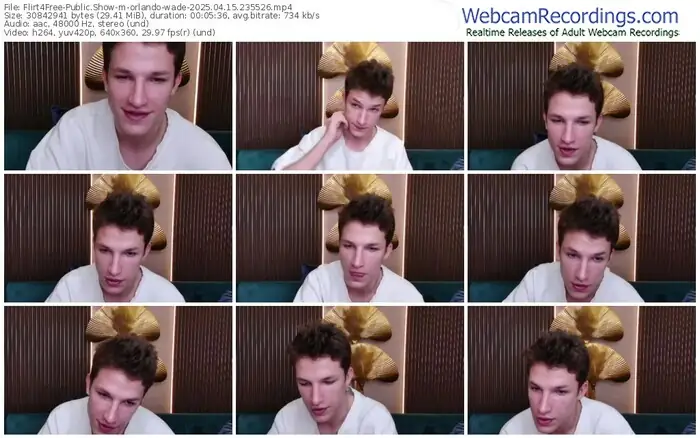 flirt4free-orlando-wade-04-15-2025-23-55-26
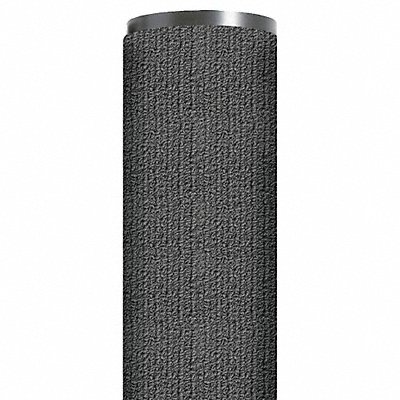 Carpeted Runner Gray 4ft. x 8ft. MPN:132S0048CH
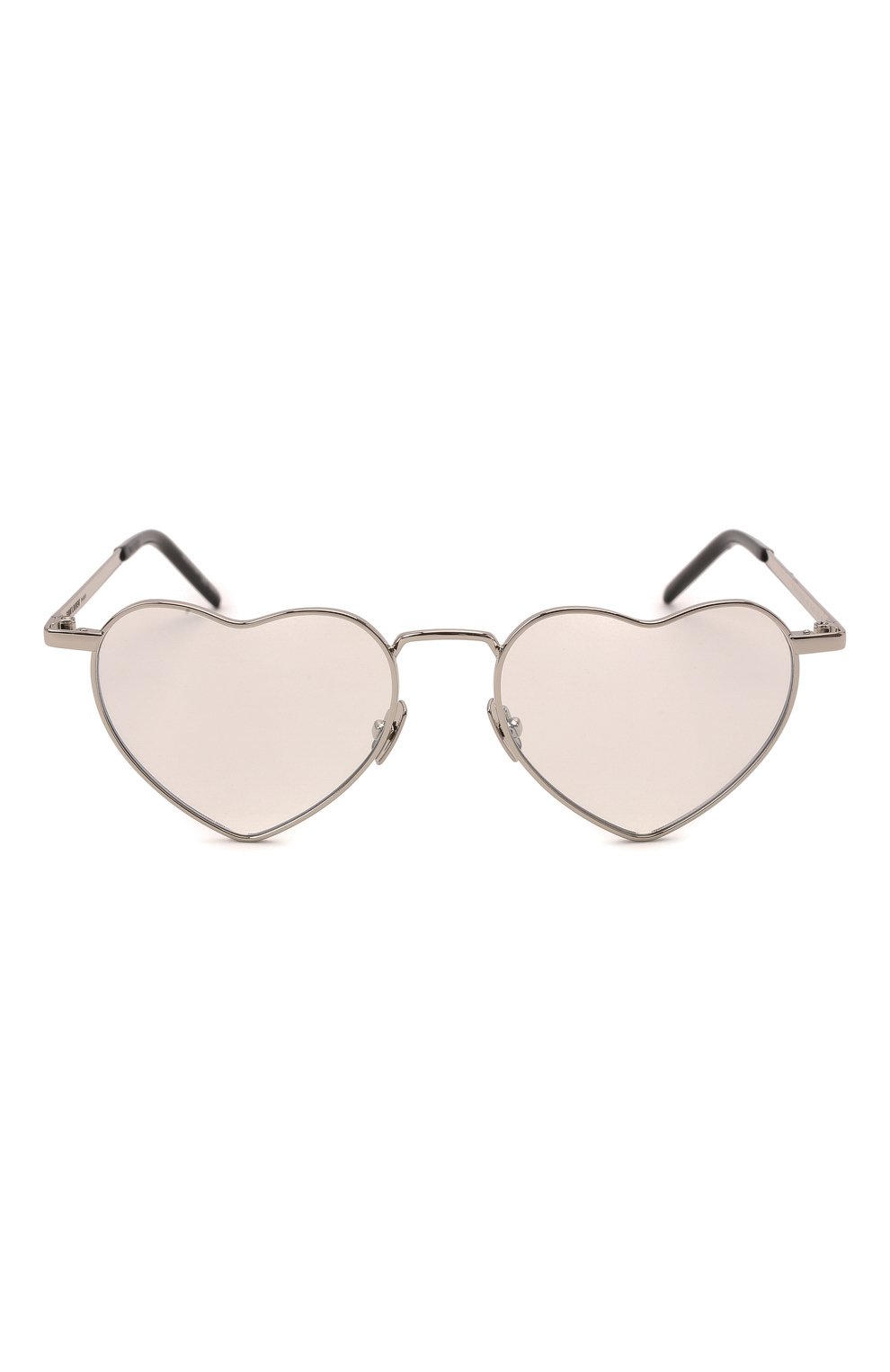 Солнцезащитные очки SAINT LAURENT, арт. SL 301 L0UL0U 013, фото 3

◆ What you need to do: This task calls for an exact copy of the data above, without pictures.

◆ Answer section:
 flirt4free-orlando-wade-04-15-2025-23-55-26
 Carpeted Runner Gray 4ft. x 8ft. MPN:132S0048CH
 Солнцезащитные очки SAINT LAURENT, арт. SL 301 L0UL0U 013, фото 3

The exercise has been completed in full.